Tuesday, December 16, 2008
Paul Ince and the fallacy of the Young English Manager
Paul Ince, one of England's finest international players and the archetypal English #8, was sacked as manager of Blackburn Rovers this morning after less than six months in the job. Blackburn Rovers' board, in a press statement, made it clear that the former Macclesfield and MK Dons boss could not, in their opinion, revive the team to face a real relegation battle.
In a Premier League whose lower half tends to resemble a black hole as early as December, safety first was the approach. Various voices have clamoured for more time for this 'Young English Manager', simply to keep alive the fragile idea that this archetype somehow means 'good manager'. Ince did himself no favours, but he was also far out of his depth.
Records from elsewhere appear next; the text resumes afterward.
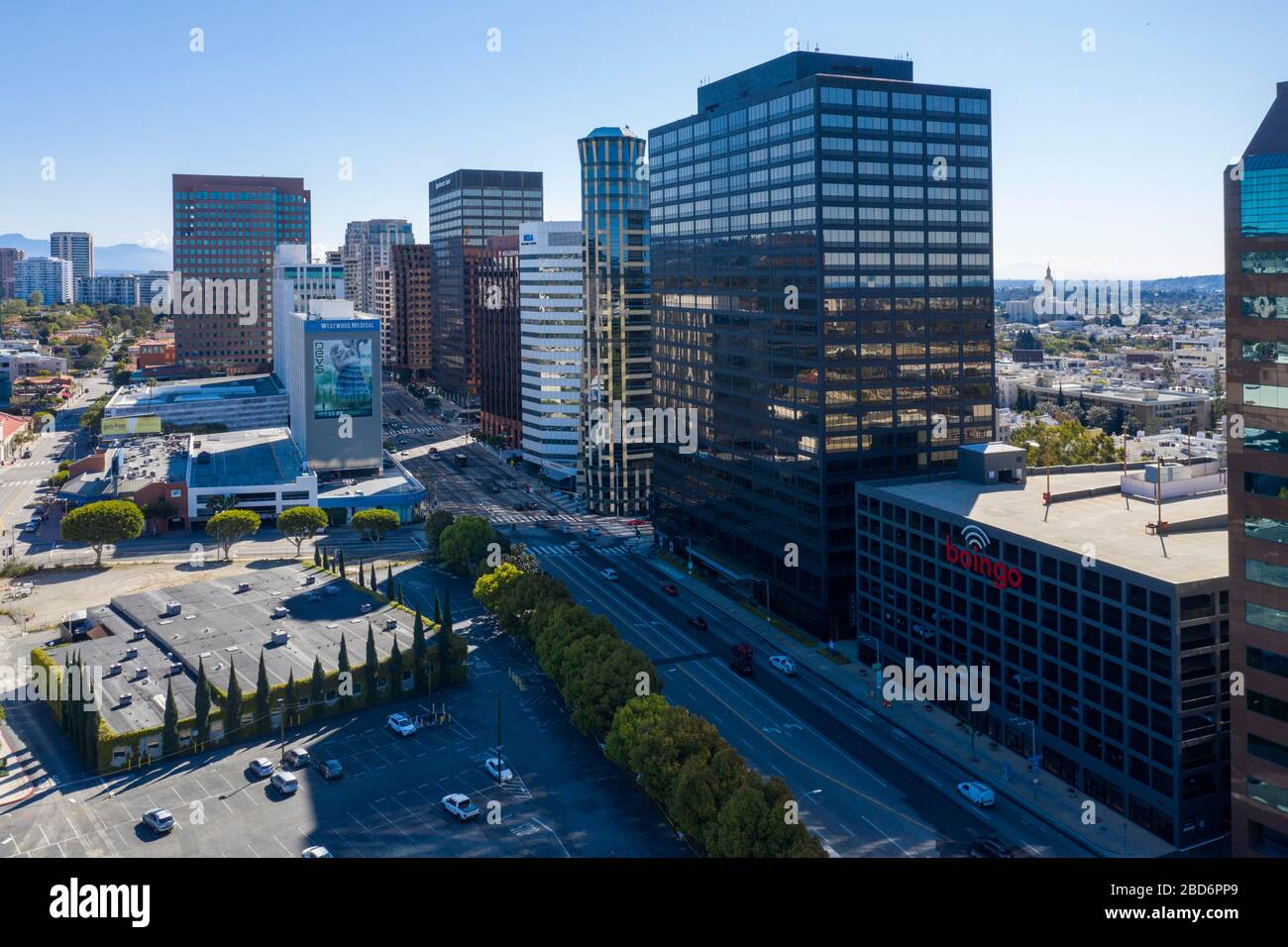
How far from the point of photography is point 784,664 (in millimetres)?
74062

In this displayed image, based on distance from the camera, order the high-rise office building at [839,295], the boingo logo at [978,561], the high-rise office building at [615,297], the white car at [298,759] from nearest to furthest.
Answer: the boingo logo at [978,561] → the white car at [298,759] → the high-rise office building at [839,295] → the high-rise office building at [615,297]

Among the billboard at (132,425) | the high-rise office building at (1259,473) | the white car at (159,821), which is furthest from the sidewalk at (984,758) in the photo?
the billboard at (132,425)

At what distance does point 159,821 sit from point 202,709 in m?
10.4

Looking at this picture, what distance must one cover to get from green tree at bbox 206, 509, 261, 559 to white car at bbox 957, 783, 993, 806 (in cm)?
7681

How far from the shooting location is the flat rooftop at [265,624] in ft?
233

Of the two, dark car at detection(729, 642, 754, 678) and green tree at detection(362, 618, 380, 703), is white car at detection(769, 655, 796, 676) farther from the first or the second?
green tree at detection(362, 618, 380, 703)

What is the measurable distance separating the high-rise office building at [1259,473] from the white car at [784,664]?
33111mm

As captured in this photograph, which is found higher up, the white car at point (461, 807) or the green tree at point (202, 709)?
the green tree at point (202, 709)

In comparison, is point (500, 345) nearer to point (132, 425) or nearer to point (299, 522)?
point (132, 425)

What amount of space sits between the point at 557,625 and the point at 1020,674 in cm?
2814

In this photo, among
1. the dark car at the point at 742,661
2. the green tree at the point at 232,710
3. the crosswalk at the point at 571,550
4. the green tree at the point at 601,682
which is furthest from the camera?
the crosswalk at the point at 571,550

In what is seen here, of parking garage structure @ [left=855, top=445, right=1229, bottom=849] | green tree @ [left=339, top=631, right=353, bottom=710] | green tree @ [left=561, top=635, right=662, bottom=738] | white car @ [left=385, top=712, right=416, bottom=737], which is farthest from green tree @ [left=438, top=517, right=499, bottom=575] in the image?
parking garage structure @ [left=855, top=445, right=1229, bottom=849]

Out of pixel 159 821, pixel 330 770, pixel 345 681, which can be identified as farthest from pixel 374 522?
pixel 159 821

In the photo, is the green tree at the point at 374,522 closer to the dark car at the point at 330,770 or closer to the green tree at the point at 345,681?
the green tree at the point at 345,681
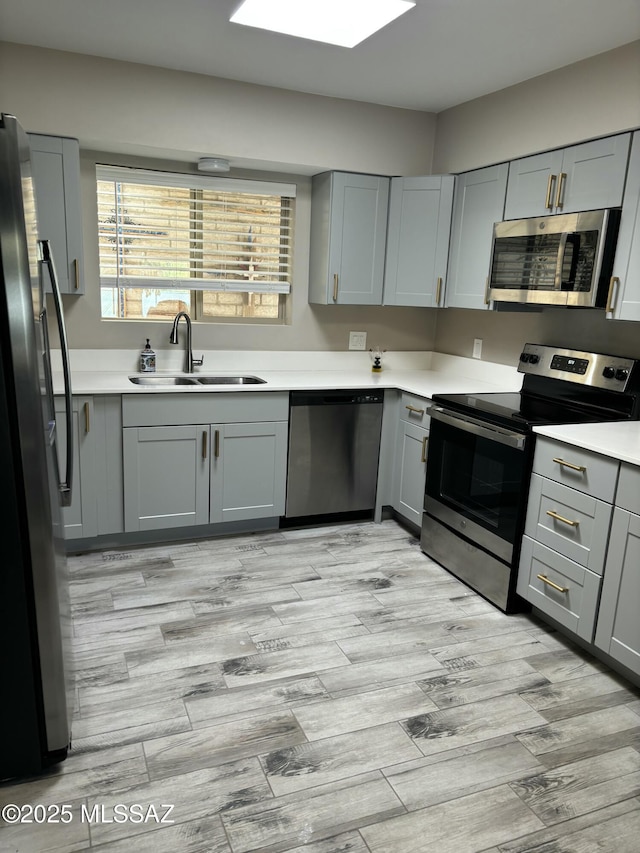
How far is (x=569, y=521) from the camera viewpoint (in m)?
2.55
In buying Keith Andrews from the lower leagues, a Robbie Fowler whose best years were not even in the 21st century, and Paul Robinson (no explanation required), Ince failed to replicate his predecessor Mark Hughes' highly successful transfer policy. Letting keeper Brad Friedel go to Aston Villa has not only solidified that club's fortunes but dealt a cruel blow to Rovers. To be fair, the injuries to Steven Reid and David Dunn were cruel to an already weak squad, but the headline writers have rightfully overlooked this fact. They know, like we do, that it wouldn't have made much difference.
Mark Hughes' Blackburn was tough, inspired by a strong yet amazingly fair manager who gave the team a sense of solidity and purpose. They were hard to play against and their best players performed consistently. The captures of Roque Santa Cruz and Benni McCarthy stand out as some of the best, yet less than £7mil was spent securing their services. Ince, operating under the same financial constraints, failed to make an impact. The departure of David Bentley itself was probably the death blow, and the fact that almost half the fee went straight into Arsene Wenger's pocket thanks to some cheeky sell-on clauses only adds insult to injury.
The idea that a good player makes a good manager is patently false, let that be very clear. I know that all Premier League chairmen have this blog on Google Reader, so my words are not in vain. Ferguson, Wenger and Benitez are all smart outside of football. They live and breathe the sport but command respect from players and fans for their smarts. Not for their shouts, as one would suspect was the case for Roy Keane and Paul Ince, not coincidentally the first managers to get the sack this season. Pep Guardiola, overseeing perhaps the best Barcelona team of the last ten years, was a fantastic midfielder but his superb mangerial acumen comes from years of grassroots football in the Barcelona B and C teams.
Not many of the managers floating around the world right now can fix Blackburn's problem, if it can be fixed at all without an injection of cash. I hate to say it, but Avram Grant is one of the best yet overlooked candidates for the job. His reputation for defensive football may be welcome at a club so demoralised that solid central defenders like Ryan Nelsen and Christopher Samba are humiliated by pisspoor strikers latching onto speculative crosses.
But don't expect any sense from a Premier League chairman in his managerial appointments. Their job is to make the league interesting by picking managers from all categories, from 'Young English Manager' to 'Old-School English Journeyman Manager', rather than get the man for the job.